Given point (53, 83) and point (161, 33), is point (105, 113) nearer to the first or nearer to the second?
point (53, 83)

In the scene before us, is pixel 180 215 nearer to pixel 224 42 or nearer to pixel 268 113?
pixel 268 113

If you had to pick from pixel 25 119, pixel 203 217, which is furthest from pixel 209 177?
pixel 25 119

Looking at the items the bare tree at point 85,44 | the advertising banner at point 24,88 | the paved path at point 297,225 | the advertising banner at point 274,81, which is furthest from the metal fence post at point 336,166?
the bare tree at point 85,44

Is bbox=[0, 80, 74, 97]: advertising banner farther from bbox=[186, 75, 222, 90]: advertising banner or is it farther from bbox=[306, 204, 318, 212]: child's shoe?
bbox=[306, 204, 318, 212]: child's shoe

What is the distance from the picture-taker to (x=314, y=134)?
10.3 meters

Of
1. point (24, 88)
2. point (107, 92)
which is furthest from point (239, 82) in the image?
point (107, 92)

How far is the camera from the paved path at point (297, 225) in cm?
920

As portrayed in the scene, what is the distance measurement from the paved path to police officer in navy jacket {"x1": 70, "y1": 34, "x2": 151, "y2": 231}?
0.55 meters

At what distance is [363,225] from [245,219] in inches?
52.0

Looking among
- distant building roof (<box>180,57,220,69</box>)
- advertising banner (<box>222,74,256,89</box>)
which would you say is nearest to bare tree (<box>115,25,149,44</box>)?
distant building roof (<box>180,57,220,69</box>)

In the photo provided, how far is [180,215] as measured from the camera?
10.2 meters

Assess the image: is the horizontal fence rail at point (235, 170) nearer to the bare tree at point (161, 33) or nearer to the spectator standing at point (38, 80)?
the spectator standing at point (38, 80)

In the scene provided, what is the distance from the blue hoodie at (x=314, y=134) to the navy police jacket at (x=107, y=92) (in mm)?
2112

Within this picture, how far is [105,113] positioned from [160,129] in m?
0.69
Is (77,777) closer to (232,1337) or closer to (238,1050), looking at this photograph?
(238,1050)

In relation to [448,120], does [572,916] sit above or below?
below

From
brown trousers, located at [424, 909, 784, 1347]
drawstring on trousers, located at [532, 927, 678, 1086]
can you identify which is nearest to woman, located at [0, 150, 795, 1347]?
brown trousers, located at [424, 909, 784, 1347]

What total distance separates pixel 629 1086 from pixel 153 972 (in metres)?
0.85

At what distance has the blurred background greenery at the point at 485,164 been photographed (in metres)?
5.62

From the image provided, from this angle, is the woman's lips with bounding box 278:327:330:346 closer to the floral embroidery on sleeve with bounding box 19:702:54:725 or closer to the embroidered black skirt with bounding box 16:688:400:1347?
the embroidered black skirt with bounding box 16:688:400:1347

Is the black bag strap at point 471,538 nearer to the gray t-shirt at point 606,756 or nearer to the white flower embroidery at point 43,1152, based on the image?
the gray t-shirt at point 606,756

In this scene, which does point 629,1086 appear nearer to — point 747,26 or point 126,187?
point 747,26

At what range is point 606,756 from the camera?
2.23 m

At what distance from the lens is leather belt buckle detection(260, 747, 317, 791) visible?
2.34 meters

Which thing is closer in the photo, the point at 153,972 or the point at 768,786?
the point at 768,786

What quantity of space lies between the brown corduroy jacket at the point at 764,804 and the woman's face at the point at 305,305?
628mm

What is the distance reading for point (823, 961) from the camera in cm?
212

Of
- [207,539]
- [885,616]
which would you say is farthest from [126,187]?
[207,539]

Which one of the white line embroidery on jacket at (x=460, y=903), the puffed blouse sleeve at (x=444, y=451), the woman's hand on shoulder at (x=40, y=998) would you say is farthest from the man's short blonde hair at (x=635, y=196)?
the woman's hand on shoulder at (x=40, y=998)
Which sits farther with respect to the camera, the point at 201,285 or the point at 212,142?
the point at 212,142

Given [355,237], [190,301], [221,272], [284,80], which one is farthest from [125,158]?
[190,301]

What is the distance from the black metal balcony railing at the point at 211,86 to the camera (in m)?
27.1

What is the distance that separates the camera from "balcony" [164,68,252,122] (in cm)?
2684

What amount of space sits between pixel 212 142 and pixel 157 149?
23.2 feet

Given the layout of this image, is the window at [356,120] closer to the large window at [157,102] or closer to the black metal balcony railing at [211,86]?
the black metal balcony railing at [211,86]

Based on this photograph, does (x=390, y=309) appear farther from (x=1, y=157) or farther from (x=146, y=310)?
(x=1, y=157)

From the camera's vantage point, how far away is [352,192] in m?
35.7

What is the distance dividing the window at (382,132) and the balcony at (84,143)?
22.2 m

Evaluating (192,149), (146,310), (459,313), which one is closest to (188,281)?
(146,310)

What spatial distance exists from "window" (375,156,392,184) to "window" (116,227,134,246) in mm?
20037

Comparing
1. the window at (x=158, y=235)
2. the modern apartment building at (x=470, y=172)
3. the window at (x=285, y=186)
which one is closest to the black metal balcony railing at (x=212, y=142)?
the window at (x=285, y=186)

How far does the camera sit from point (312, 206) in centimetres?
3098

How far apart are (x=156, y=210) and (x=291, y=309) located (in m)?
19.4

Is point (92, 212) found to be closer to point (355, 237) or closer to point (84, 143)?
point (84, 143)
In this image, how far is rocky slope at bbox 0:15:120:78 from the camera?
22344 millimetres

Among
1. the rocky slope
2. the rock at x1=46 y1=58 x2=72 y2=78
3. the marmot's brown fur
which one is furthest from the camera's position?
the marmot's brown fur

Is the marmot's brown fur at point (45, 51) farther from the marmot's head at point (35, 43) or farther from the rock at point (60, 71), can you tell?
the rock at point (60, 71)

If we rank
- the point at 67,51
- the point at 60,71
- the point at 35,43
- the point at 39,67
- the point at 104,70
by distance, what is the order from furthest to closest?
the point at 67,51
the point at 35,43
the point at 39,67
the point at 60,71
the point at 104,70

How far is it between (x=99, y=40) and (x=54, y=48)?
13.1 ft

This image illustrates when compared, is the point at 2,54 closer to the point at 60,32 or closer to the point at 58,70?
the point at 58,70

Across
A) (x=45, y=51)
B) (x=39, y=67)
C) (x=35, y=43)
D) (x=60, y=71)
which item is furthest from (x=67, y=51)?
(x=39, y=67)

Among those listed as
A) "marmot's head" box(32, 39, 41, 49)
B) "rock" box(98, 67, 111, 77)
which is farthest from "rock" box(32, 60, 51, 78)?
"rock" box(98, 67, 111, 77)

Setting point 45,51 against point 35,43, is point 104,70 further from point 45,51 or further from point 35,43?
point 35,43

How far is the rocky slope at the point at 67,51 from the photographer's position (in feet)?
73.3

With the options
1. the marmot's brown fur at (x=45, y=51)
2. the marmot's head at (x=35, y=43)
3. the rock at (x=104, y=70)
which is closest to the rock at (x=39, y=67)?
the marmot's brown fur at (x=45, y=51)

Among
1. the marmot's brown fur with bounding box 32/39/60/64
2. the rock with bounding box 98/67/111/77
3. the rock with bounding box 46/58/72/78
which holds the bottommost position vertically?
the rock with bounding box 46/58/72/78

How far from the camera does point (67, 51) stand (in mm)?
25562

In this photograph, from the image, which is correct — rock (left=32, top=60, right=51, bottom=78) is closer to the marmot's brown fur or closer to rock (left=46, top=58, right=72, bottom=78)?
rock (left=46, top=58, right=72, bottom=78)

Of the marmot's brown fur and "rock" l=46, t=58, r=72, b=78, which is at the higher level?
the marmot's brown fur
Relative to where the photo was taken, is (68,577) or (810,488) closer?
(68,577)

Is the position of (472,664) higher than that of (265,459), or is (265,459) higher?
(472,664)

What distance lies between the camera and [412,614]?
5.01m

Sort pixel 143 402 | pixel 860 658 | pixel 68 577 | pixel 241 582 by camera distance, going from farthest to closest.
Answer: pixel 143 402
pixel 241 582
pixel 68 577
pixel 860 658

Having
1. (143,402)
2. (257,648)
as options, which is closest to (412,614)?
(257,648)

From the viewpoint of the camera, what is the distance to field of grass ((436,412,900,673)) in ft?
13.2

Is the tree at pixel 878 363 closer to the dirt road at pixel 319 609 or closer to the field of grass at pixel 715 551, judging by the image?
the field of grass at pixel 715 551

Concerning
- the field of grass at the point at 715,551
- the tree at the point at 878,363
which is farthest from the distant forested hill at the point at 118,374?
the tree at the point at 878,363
---
With the line containing "Setting point 45,51" as the first and the last line of the records as the final one, print exactly the lines in that span.

Setting point 45,51 against point 35,43, is point 104,70 further from point 45,51 or further from point 35,43?
point 35,43

How far is the rocky slope at the point at 67,51 from the photographer's position (in feet)?
73.3

With the options
1. the marmot's brown fur at (x=45, y=51)
2. the marmot's head at (x=35, y=43)
3. the rock at (x=104, y=70)
which is closest to the rock at (x=39, y=67)?
the marmot's brown fur at (x=45, y=51)

Among
1. the marmot's brown fur with bounding box 32/39/60/64
2. the rock with bounding box 98/67/111/77
3. the rock with bounding box 46/58/72/78
which holds the bottommost position vertically?
the rock with bounding box 46/58/72/78

How far from the camera does point (67, 51) stand (in mm)?
25562

In this photograph, from the image, which is correct — rock (left=32, top=60, right=51, bottom=78) is closer to the marmot's brown fur or closer to rock (left=46, top=58, right=72, bottom=78)?
rock (left=46, top=58, right=72, bottom=78)

Of the marmot's brown fur and "rock" l=46, t=58, r=72, b=78, which is at the higher level?
the marmot's brown fur
Relative to where the photo was taken, is (68,577) or (810,488) closer?
(68,577)

Is the position of (472,664) higher than that of (265,459), or is (265,459) higher?
(472,664)

What distance lies between the camera and [412,614]?
5.01m

Sort pixel 143 402 | pixel 860 658 | pixel 68 577 | pixel 241 582 by camera distance, going from farthest to closest.
Answer: pixel 143 402
pixel 241 582
pixel 68 577
pixel 860 658

Having
1. (143,402)
2. (257,648)
as options, which is closest to (412,614)?
(257,648)

From the viewpoint of the camera, what is the distance to field of grass ((436,412,900,673)) in ft?
13.2

Is the tree at pixel 878 363 closer to the dirt road at pixel 319 609 or closer to the field of grass at pixel 715 551, judging by the image?
the field of grass at pixel 715 551

Concerning
- the field of grass at the point at 715,551
- the tree at the point at 878,363
which is farthest from the distant forested hill at the point at 118,374?
the tree at the point at 878,363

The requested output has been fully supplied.